◆ **What is needed**:
Copy exactly the stretch of data below from the line with "Fragrances, Perfumes, Cosmetics" through the line with "school kid with", including both of those lines.

◆ **Data excerpts**:
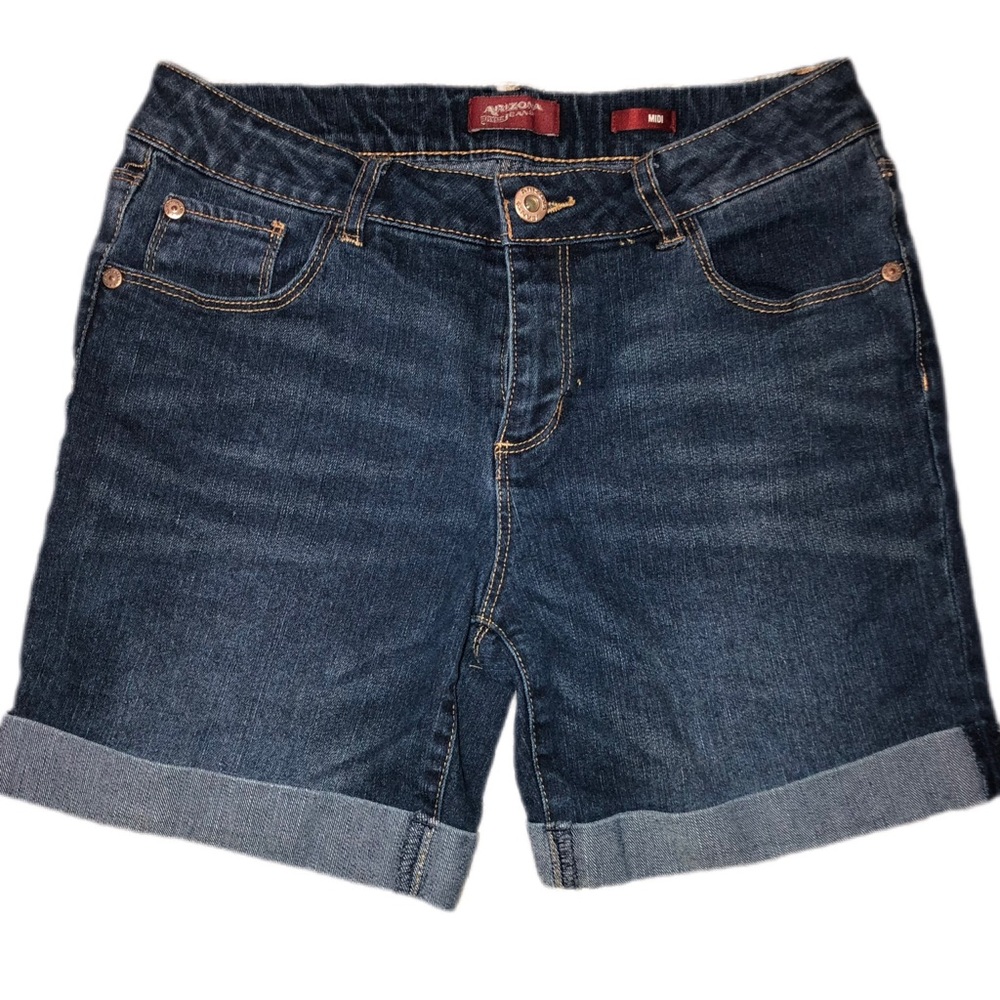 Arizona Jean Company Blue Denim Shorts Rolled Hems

* * *

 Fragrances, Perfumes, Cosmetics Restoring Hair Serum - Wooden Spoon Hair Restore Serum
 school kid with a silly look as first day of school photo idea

* * *

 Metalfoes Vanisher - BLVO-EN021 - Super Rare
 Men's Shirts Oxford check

◆ **Result for this exercise**:
 Fragrances, Perfumes, Cosmetics Restoring Hair Serum - Wooden Spoon Hair Restore Serum
 school kid with a silly look as first day of school photo idea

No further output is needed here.